Microscopy image of lung epithelial cells (cell nucleus in yellow) infected with influenza A virus. As part of their replication cycle, the infected cells form liquid viral inclusions, which concentrate viral progeny RNA (in magenta) and the host proteins (in green) close to the endoplasmic reticulum (in cyan). Image credit: Sílvia Vale-Costa (CC BY 4.0)
Cells are organized into compartments that carry out specific functions. Envelope-like membranes enclose some of those compartments, while others remain unenclosed. The latter are called biomolecular condensates, and they can shift their physical states from a more liquid to a more solid form, which may affect how well they function. Temperature, molecular concentration and molecular interactions affect the physical state of condensates.

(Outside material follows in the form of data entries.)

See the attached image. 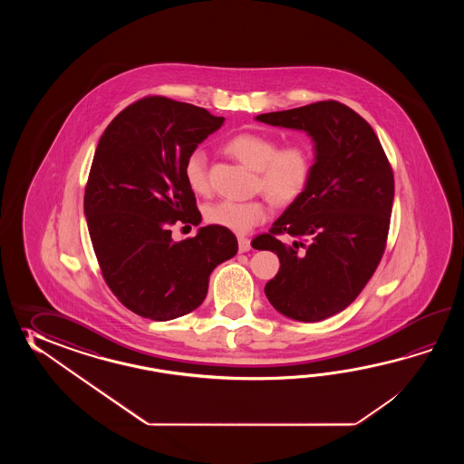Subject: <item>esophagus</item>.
I'll use <instances>...</instances> for the list:
<instances>
[{
	"label": "esophagus",
	"instance_id": "obj_1",
	"mask_svg": "<svg viewBox=\"0 0 464 464\" xmlns=\"http://www.w3.org/2000/svg\"><path fill=\"white\" fill-rule=\"evenodd\" d=\"M237 240H238V250H240V252H248V250H250V238L238 237Z\"/></svg>",
	"mask_w": 464,
	"mask_h": 464
}]
</instances>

Understanding what causes physical shifts in biomolecular condensates could have important implications for human health. For example, many viruses, including influenza, HIV, rabies, measles and the virus that causes COVID-19, SARS-CoV-2, use biomolecular condensates to multiply in cells. Changing the physical state of biomolecular condensates to one that hampers viruses’ ability to multiply could be an innovative approach to treating viruses.
Etibor et al. show that it is possible to harden condensates produced by influenza A virus. In the experiments, the researchers manipulated the temperature, molecular concentration and strength of connections between molecules in condensates created by influenza A-infected cells. Then, they measured their effects on the condensate’s physical state. The experiments showed that using drugs that strengthen the bonds between molecules in condensates was the most effective strategy for hardening. Studies in both human cells and mice showed that using drugs to harden condensate in infected cells did not harm the cells or the animal and disabled the virus.
The experiments provide preliminary evidence that using drugs to harden biomolecular condensates may be a potential treatment strategy for influenza A. More studies are necessary to test this approach to treating influenza A or other viruses that use condensates. If they are successful, the drug could add a new tool to the antiviral treatment toolbox.